Administrators charged with the task of deploying Virtual Private Networks (VPNs) for their organizations must select appropriate authentication mechanisms to support the VPN connections. The connections must listen to incoming user requests, authenticate the users, and create a secure session for user interaction over the network.  If the number of VPN connections is minimal, a software based authentication protocol may suffice. However, if the connections are large, there may be a requirement for both hardware and software based authentication.

Having said all this, user authentication for the Cloud is not very different from the authentication requirements for other kinds of VPN. The only difference is that the network in use is the Internet and hence security requirements are perceived to be more critical. The network may also be forced to handle more simultaneous requests and the servers will have to have the ability to handle multiple concurrent users. Both, hardware and software protocols may have to be used to ensure higher levels of security.

As a result, the use of multiple level authentication protocol is becoming fairly common for customized Cloud access. The authentication practice relies on three major factors—“What you know, what you are, and what you have”. A two factor authentication will involve the use of a user-id and password authentication (What you know) with alternate forms of verification such as biometric verification (what you are) or USB based smart card or token verification (what you have).

User IDs / Passwords are pre-defined, based on enterprise policies and have specified strength requirements.

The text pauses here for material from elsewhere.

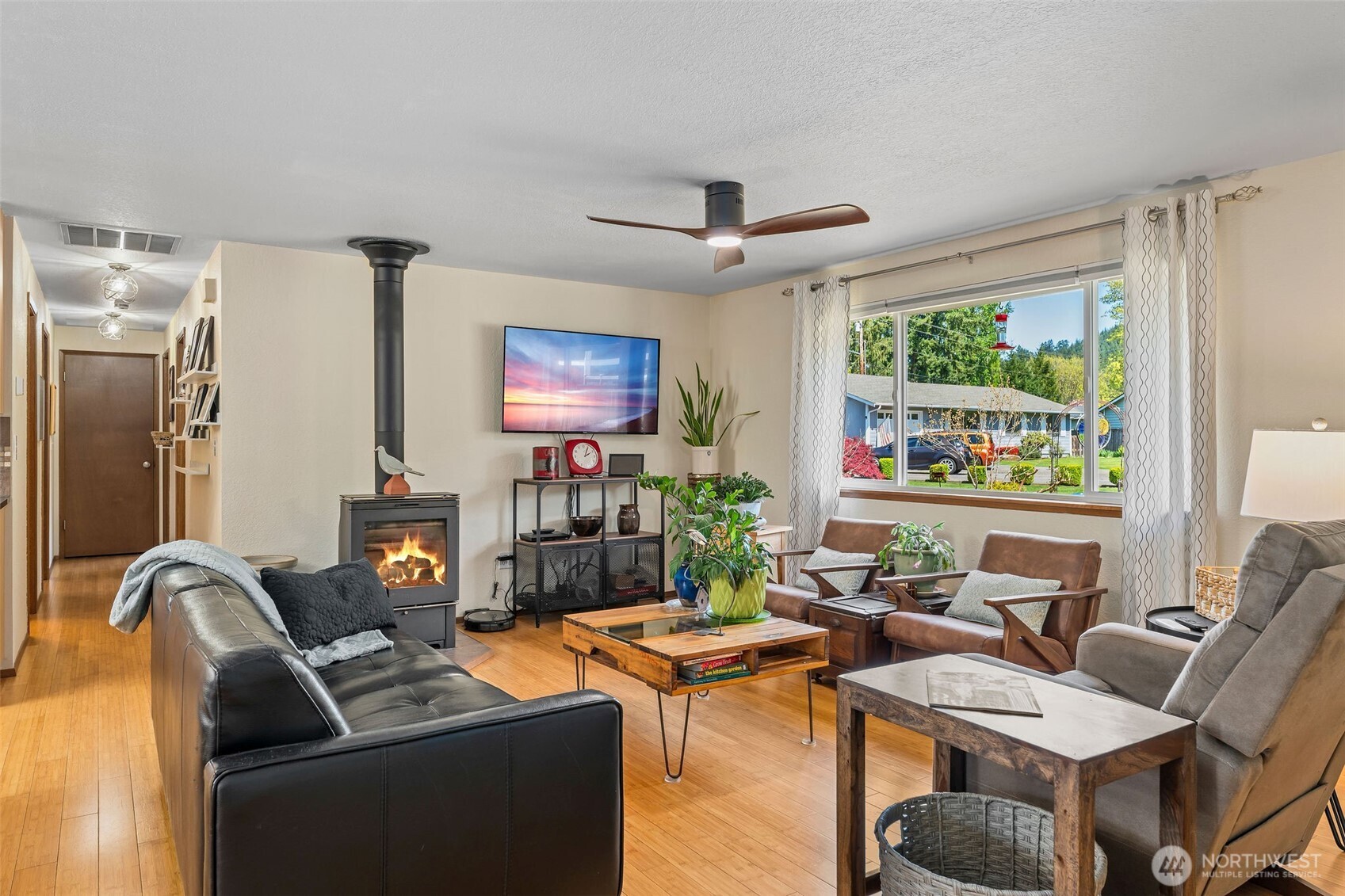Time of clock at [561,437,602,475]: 2:04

This type of authentication may suffice if data is accessed only from within the enterprise and no external devices can be connected to the enterprise servers.  By default, the administrator may set the password to be the same as the user ID. However, this will have to be changed by the user.

Enterprises that encourage its employees to bring their own devices or access the enterprise databases from external devices may resort to a two factor authentication.  Users may have to insert the smart card device issued to them into the system, offer their thumbprint or subject themselves to an IRIS scan or use a token to access the database after entering the user ID and password.  If the second level of authentication fails, the user will be barred from an access to the database.

However, introducing authentication protocols in the enterprise is not an easy task. Biometric authentication may be perceived as intrusive by employees and device based authentication suffers from problems of theft or loss of the device. Perhaps, the nature and type of authentication will have to be determined on the basis of the criticality of the data that is being accessed by the employee.